8. Data artifacts map¶
| Path | Written by | Read by | Contents |
|---|---|---|---|
~/.archer_sessions/*.jsonl |
agent | dashboard | session events (start/command/halt/end) |
~/.archer_sessions/*.ft.jsonl |
agent (--ft-log) |
audit, prepare, dashboard | model turns → training candidates |
~/.archer_sessions/*.residual.json |
agent (#202) | Auditor | unverified model claims (findings, severity) |
{session}.ft.jsonl.tier2.json |
audit_review | prepare, playbook seed | Tier 2 score sidecar |
~/.archer_routing_log.jsonl |
router | classifier training | routing decisions + eval labels |
~/.archer_command_log.jsonl |
agent | review | per-command attempts |
~/.archer_failure_log.jsonl |
agent | RCA | failure taxonomy codes |
~/.archer_playbook.db |
playbook | agent | learned commands + session metrics (domain-scoped) |
~/.archer_engagements/{id}/state.json |
engagement | --resume |
phase findings checkpoint |
~/.archer_campaigns.db |
agent (#960) | agent | cross-session hosts/creds |
testenv/eval_results/*.csv |
harness | dashboard, CI gate | per-objective results |
data/finetune/<skill>.jsonl |
prepare_finetune | finetune | ChatML training examples |
lora_weights/<skill>/ |
finetune | inference (--lora) |
LoRA adapter |
~/.archer_classifier/router_classifier.pkl |
train_classifier | router | TF-IDF+LR routing model |
9. Load-bearing invariants (do not break without agreement)¶
- Single domain per session —
PlayRegistry.load_domain()raises on the 2nd call. Prevents contradictory cross-domain prompts diluting the 8K context. - Strict
[OBJECTIVE_ACHIEVED]parser — only the exact token counts; the model claims, the code verifies (verify_fn/success_fnagainst real state). - Depth guard — OA below
min_commandsis suppressed; blocks zero-/one-command false completions. - Pack isolation —
plays/*.pyimport nothing from ARCHER; all context flows through theconfigdict. Keeps packs independently testable and stackable. - Safety is deterministic and early — container-escape (AR-9) and egress (AR-8) checks run before execution, with no model override.

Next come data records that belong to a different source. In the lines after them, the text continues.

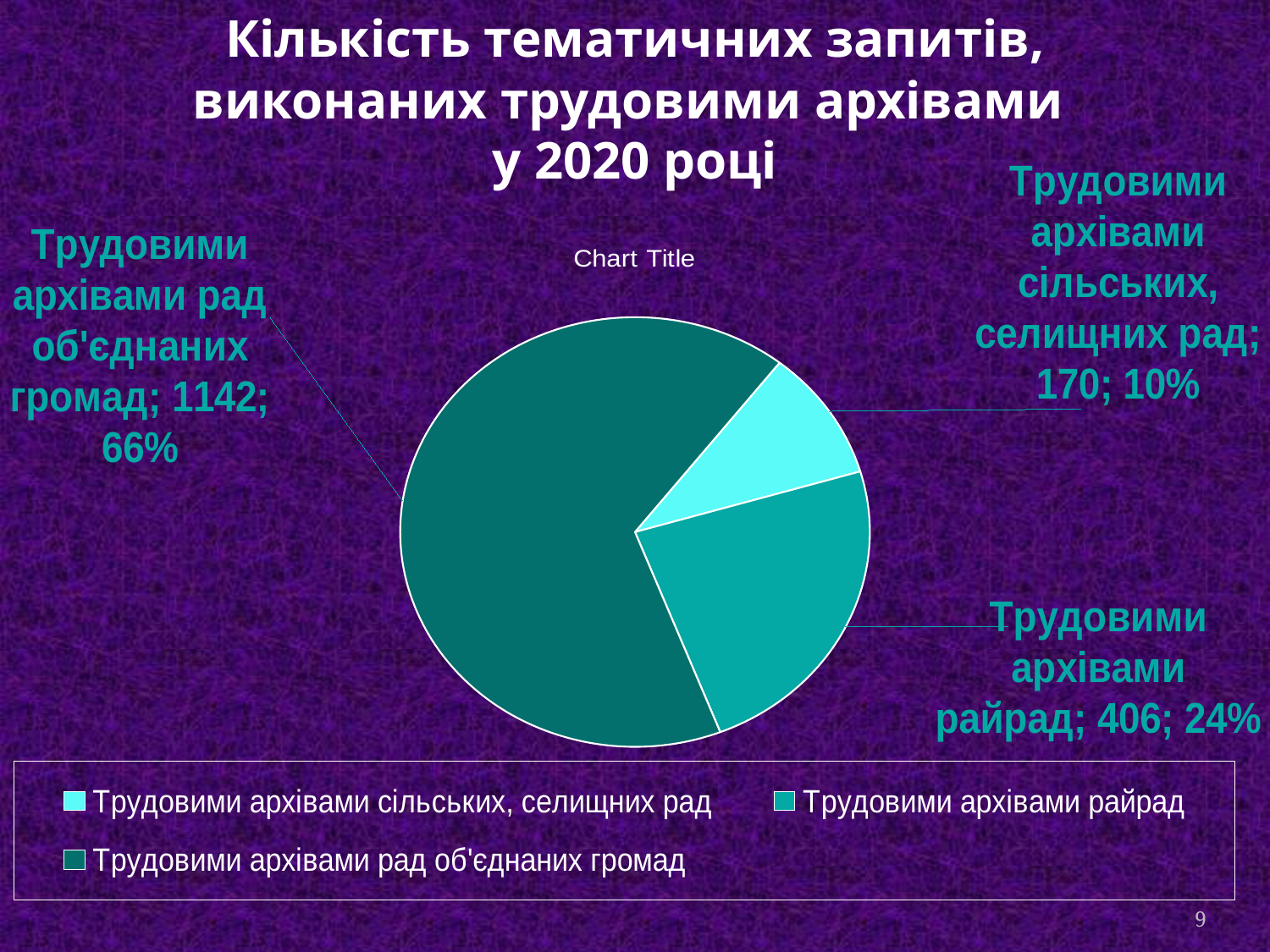
What share of the pie does Трудовими архівами райрад represent? 24% Which category has the largest slice? Трудовими архівами рад об'єднаних громад What share of the pie does Трудовими архівами рад об'єднаних громад represent? 66% What kind of chart is shown on the slide? pie chart How many slices does the pie chart have? 3 What is the value for Трудовими архівами сільських, селищних рад? 170 Which is larger: the value for Трудовими архівами райрад or for Трудовими архівами сільських, селищних рад? Трудовими архівами райрад Which category has the smallest slice? Трудовими архівами сільських, селищних рад What is the value for Трудовими архівами рад об'єднаних громад? 1142 How many entries does the legend list? 3 What is the difference between the values for Трудовими архівами райрад and Трудовими архівами сільських, селищних рад? 236 What is the value for Трудовими архівами райрад? 406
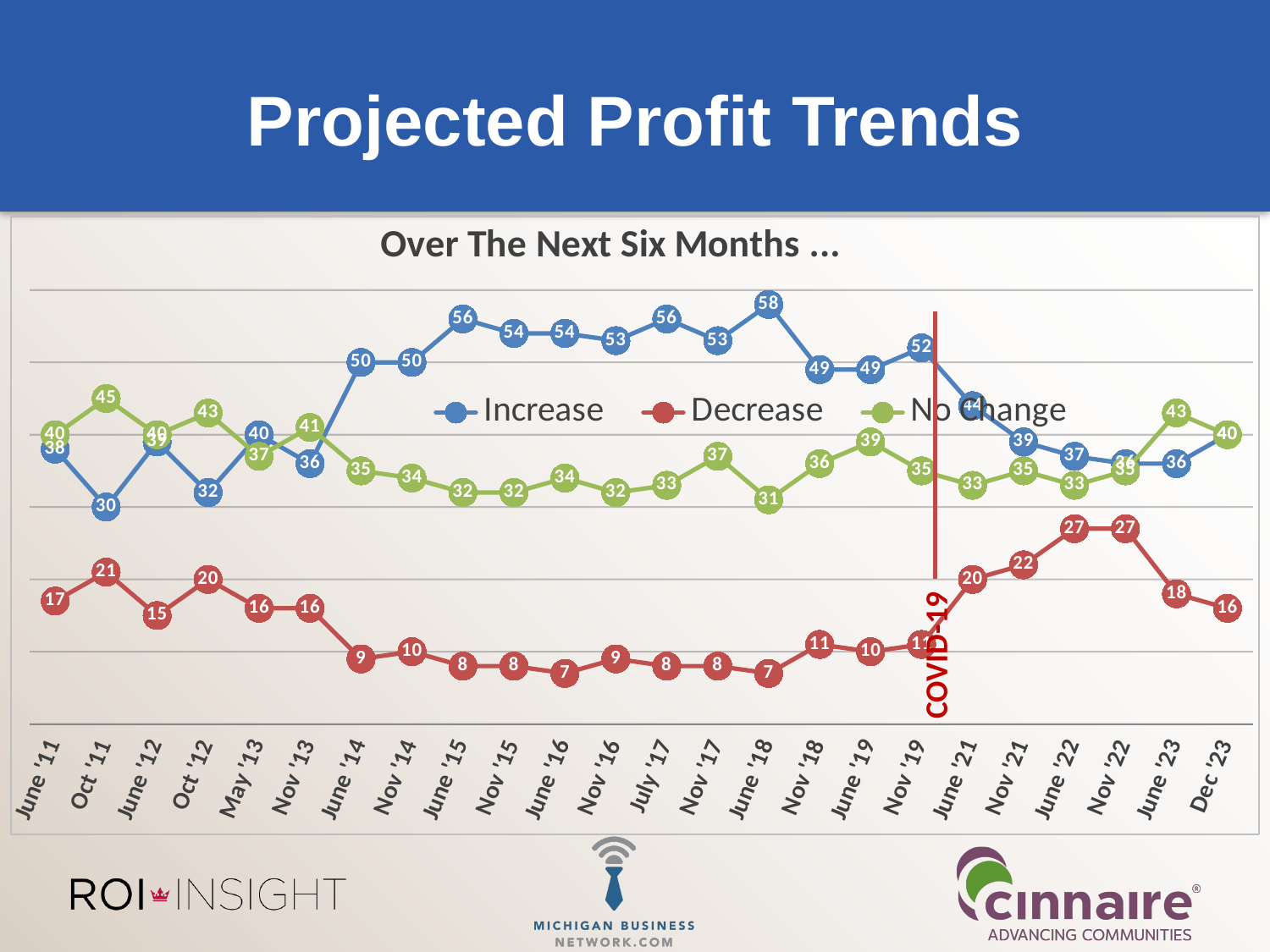
What event does the vertical red line on the chart mark? COVID-19 How many time points are plotted along the x axis? 24 What kind of chart is shown on the slide? line chart What is the lowest value of the Increase series? 30 What is the Increase value for June '15? 56 At which time point does the No Change series reach its highest value? Oct '11 At Nov '21, which is larger: the Increase value or the No Change value? Increase How many series does the legend list? 3 What is the difference between the Increase and Decrease values at June '18? 51 What is the Decrease value for Dec '23? 16 At which time point does the Increase series reach its highest value? June '18 What is the No Change value for Nov '17? 37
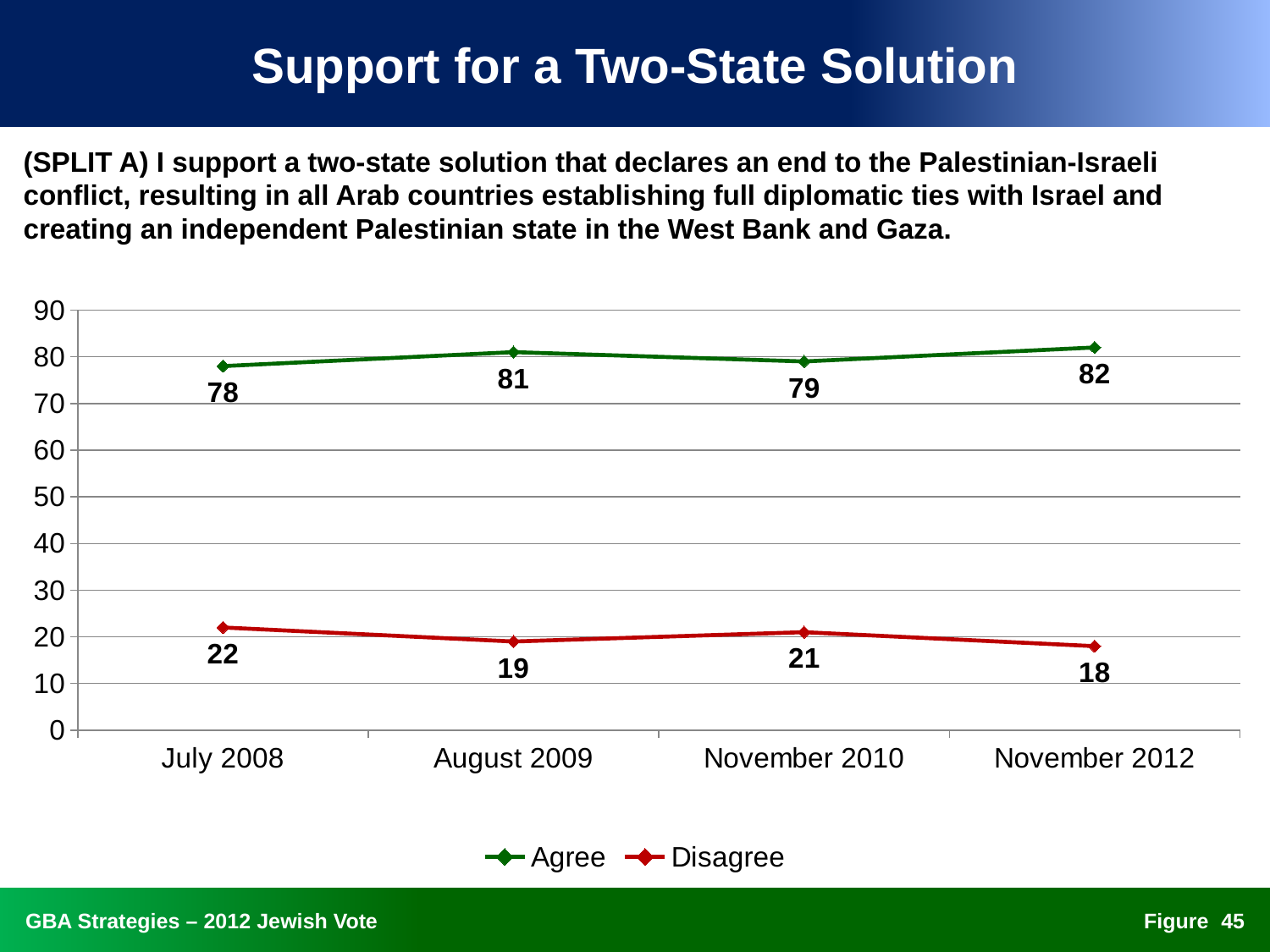
What is the Agree value for November 2010? 79 What kind of chart is shown on the slide? line chart What is the Disagree value for November 2012? 18 What is the difference between the Agree and Disagree values in August 2009? 62 Is the Agree value for August 2009 greater or less than 80? greater What colour is the Disagree line? red What is the Agree value for July 2008? 78 How many series does the legend list? 2 In which period is the Agree value highest? November 2012 How many time periods are shown on the x axis? 4 Which is larger, the Disagree value for July 2008 or for November 2010? July 2008 In which period is the Disagree value lowest? November 2012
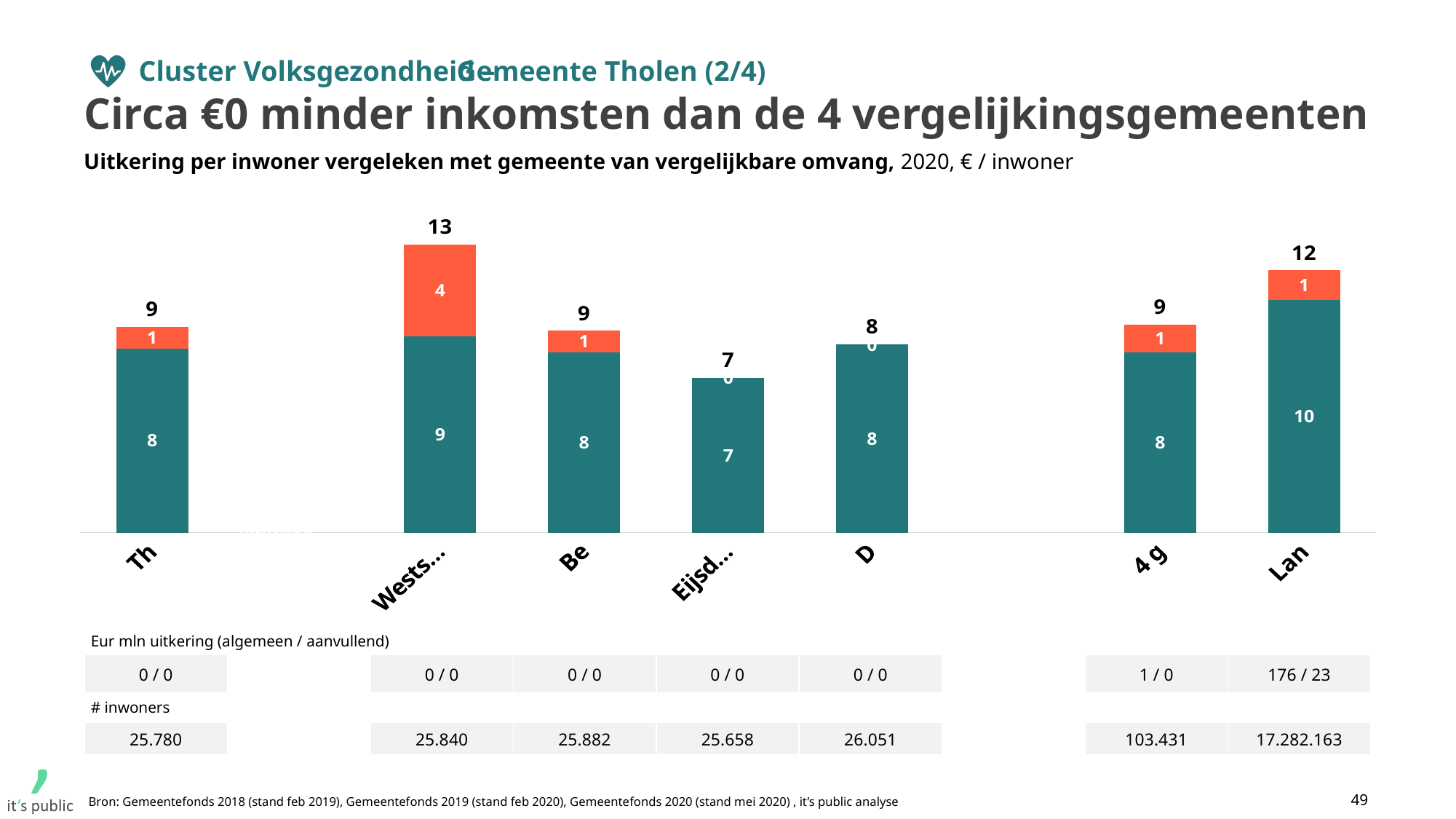
What is the number of inhabitants (# inwoners) listed under the bar for Th? 25.780 What is the value of the teal (lower) segment of the bar for Lan? 10 How many bars are shown in the chart? 7 What is the value of the orange (upper) segment of the bar for Wests...? 4 Which has a larger total value, Lan or 4 g? Lan Which category has the lowest total value? Eijsd... What is the difference between the total for Wests... and the total for Th? 4 What is the total value shown above the bar for Wests...? 13 What kind of chart is shown on the slide? Stacked bar chart What is the total value shown above the bar for Lan? 12 What is the value of the teal (lower) segment of the bar for Th? 8 Which category has the highest total value? Wests...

- Container-root sudo bypass — when
EXEC_TARGETis set,execute_with_sudoskips all password machinery (the container is already root). - Ground truth is model-independent —
success_fnis regex-only over real output; never asks the model whether it succeeded. - Gates are hard — Tier 2 < 2,
skill=unknown, boundary violations, and false-positive OA each exclude a session from training, unconditionally. - Playbook is domain-scoped —
domain NOT NULL; entries never cross domains; no domain loaded ⇒ no playbook ops. - Observability is read-only on source —
archer_live.py/archer_analytics.pyonly read eval/session/analytics artifacts.
Generated 2026-06-15 from a verified read of the post-refactor codebase. If a detail here drifts from the code, the code wins — file an issue to re-sync.